On the other hand, pricing adjustment may not be effective in the case of sustainability-related risks of significant magnitude. Following a reassessment of their risk-taking strategies, financial actors could eventually refuse to keep providing credit or insurance services to some of their existing and potential clients, in consideration of the high impact of sustainability-related risks on the financial risks they would need to bear. As a matter of fact, a number of sustainability-related risks may become uninsurable and a number of banks’ clients may lose their creditworthiness due to sustainability-related factors.
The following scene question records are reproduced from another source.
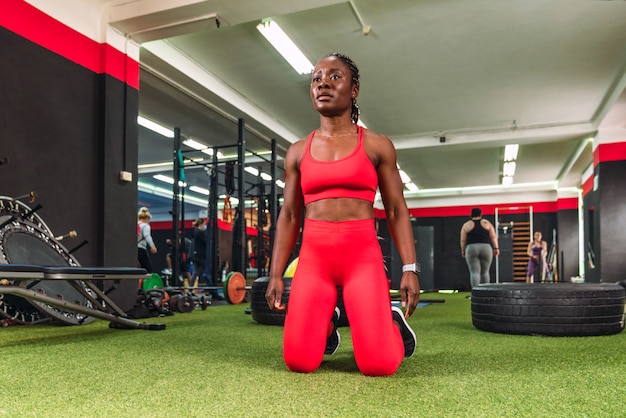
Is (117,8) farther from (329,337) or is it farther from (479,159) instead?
(479,159)

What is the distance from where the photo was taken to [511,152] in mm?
12516

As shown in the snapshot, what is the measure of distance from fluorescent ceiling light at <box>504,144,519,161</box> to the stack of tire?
9.06 meters

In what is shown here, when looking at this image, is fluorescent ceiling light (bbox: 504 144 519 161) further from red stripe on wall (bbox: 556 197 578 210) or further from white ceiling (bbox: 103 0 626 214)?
red stripe on wall (bbox: 556 197 578 210)

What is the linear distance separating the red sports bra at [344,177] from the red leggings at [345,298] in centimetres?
12

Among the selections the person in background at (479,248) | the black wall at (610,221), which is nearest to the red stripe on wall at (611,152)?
the black wall at (610,221)

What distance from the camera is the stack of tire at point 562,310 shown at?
320 cm

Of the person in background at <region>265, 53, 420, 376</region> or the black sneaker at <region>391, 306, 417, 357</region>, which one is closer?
the person in background at <region>265, 53, 420, 376</region>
This can be the example of businesses located in areas increasingly hit by floods and hence subject to substantial degradation of their economic potential or households living in islands under the threat of the rise of sea level. New market failures can hence materialise in future as following a deeper assessment of the impact of sustainability-related risks on the different economic agents.
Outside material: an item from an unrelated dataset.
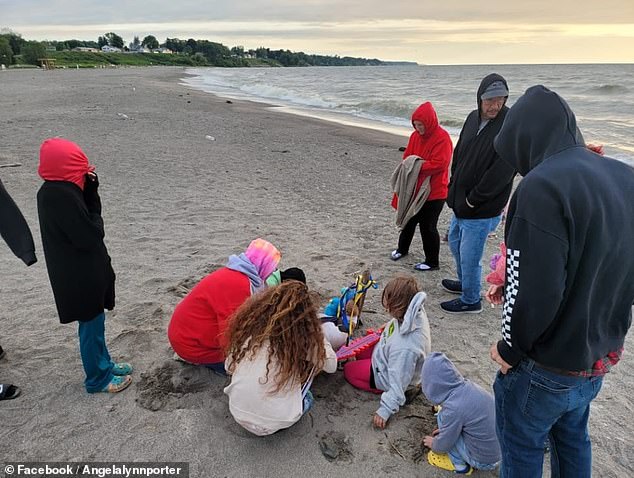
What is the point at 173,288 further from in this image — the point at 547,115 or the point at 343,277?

Even though it can be expected that pricing adjustments and market failures will be in many cases relatively small or even absent, this will still build a case for the need of periodically assessing the social impact of the management of sustainability-related risks by financial actors. In this respect, the problem could be exacerbated by the substantial lack of data and reliable information on the specific relationship linking sustainability-related and financial risks and the possible adoption, in particular in the short-term, of excessively precautionary approaches. Eventually, a specific policy intervention may also become necessary. This may be in the form of price control or cost support for the access to key financial services, promotion of ad hoc reinsurance schemes, more favourable fiscal treatment for stranded assets. As a matter of fact, these measures, which are limited to easing the possible impact of the side effects of the full consideration of sustainability-related risks on financial risks, can only supplement the wider policy strategies to foster a more sustainable society. In this respect, they may be considered by policymakers within the broad category of transition measures.